▶ **Try it**: Return exactly the lines of the records below, starting at the line that contains "Diy Crescent Moon Lights For Ramadan" and ending at the line that contains "Royal Lyceum Theatre Edinburgh: Lobby", with both of those lines kept.

▶ **Record extracts**:
════════════════════

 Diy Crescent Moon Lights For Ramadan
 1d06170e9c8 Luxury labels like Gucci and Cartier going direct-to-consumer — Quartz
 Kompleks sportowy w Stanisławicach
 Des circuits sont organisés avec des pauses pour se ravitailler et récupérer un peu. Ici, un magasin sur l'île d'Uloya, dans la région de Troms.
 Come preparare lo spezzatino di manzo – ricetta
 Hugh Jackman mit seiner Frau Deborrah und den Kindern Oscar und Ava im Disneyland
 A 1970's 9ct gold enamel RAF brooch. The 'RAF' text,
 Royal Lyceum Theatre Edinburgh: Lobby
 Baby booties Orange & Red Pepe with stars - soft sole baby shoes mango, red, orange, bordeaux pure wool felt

════════════════════

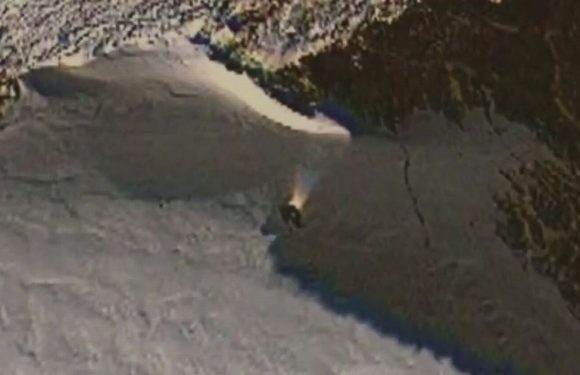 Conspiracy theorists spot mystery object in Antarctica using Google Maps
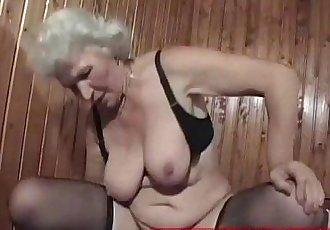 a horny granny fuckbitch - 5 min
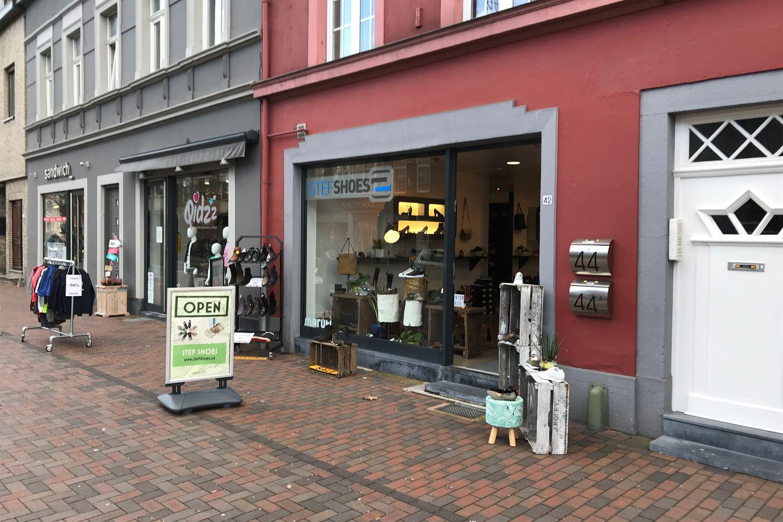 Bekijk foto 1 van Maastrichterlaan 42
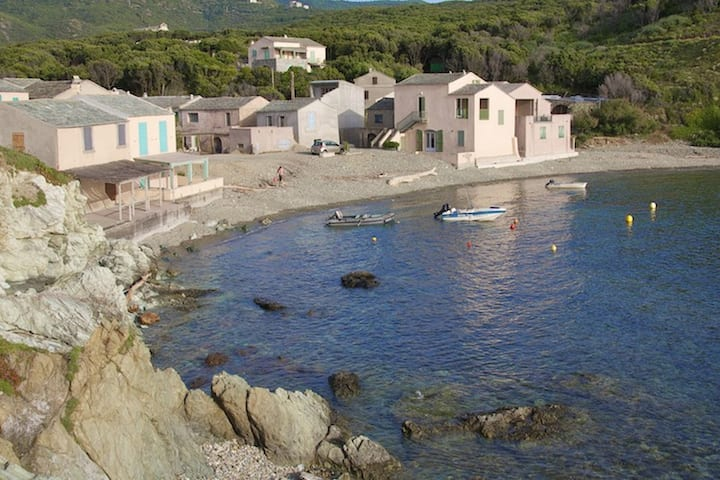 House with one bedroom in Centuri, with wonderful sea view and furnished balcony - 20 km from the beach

════════════════════

▶ **Written answer**:
 Diy Crescent Moon Lights For Ramadan
 1d06170e9c8 Luxury labels like Gucci and Cartier going direct-to-consumer — Quartz
 Kompleks sportowy w Stanisławicach
 Des circuits sont organisés avec des pauses pour se ravitailler et récupérer un peu. Ici, un magasin sur l'île d'Uloya, dans la région de Troms.
 Come preparare lo spezzatino di manzo – ricetta
 Hugh Jackman mit seiner Frau Deborrah und den Kindern Oscar und Ava im Disneyland
 A 1970's 9ct gold enamel RAF brooch. The 'RAF' text,
 Royal Lyceum Theatre Edinburgh: Lobby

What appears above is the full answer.